In ersten Kundenprojekten konnten wir unser neues Evaluations-Tool bereits erfolgreich einsetzen und dabei die Vorzüge der Digitalisierung schätzen lernen:

  1. Effizienz durch «echte Kollaboration» statt einzeln im Excel
  2. Fokussierung auf die wirklich entscheidenden Faktoren
  3. Historisierung / Nachvollziehbarkeit der Eingaben

Ob wir das Werkzeug als eigenständige Software weiterentwickeln und zukünftig vermarkten werden, wird die Zukunft zeigen. Jedenfalls konnten wir mit der Eigenentwicklung einen wichtigen Schritt Richtung digitale Beratung einschlagen.


Mein Team und ich freuen uns, wenn wir mit unserem neuen digitalen «Helferlein» auch Sie in Ihrem nächsten Evaluations-Projekt unterstützen dürfen. Sie können dazu auf die Erfahrungswerte aus über 120 durchgeführten Ausschreibungen in den verschiedensten Bereichen der IT zählen.

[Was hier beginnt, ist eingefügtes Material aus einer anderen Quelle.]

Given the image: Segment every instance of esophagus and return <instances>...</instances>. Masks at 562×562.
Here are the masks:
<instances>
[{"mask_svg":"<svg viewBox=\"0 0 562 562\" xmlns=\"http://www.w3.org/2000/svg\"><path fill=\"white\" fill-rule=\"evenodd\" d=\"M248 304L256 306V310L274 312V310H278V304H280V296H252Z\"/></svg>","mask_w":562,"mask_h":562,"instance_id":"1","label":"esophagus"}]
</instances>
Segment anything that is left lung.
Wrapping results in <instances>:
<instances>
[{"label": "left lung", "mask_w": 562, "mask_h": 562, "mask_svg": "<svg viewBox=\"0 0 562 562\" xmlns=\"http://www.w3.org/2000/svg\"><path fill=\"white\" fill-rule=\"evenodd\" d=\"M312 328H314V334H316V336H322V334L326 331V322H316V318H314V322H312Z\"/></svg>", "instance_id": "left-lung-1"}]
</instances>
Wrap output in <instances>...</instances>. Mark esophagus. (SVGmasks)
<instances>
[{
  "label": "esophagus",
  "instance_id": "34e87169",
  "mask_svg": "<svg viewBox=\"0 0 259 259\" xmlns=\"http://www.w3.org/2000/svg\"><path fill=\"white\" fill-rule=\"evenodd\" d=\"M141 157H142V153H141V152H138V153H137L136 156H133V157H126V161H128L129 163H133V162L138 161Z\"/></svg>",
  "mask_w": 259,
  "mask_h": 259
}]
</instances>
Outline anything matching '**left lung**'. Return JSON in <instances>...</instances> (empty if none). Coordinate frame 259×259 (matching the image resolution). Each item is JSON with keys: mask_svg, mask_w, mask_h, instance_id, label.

[1] Siehe Kurzbericht Evaluation Neues Kampfflugzeug, https://www.newsd.admin.ch/newsd/message/attachments/67477.pdf

[2] Liegen die Nutzwerte nahe beieinander, empfiehlt sich die Durchführung einer Sensitivitätsanalyse. Bei privatrechtlichen Beschaffungen können bei einem knappen Ausgang zudem auch weitere Bewertungskriterien hinzugefügt, die Bewertungsskala verfeinert oder eine Risikoanalyse durchgeführt werden. Bei öffentlich-rechtlichen Beschaffungen sind die Handlungsspielräume jedoch stark eingeschränkt und es können primär die Bewertungen nachgeprüft werden.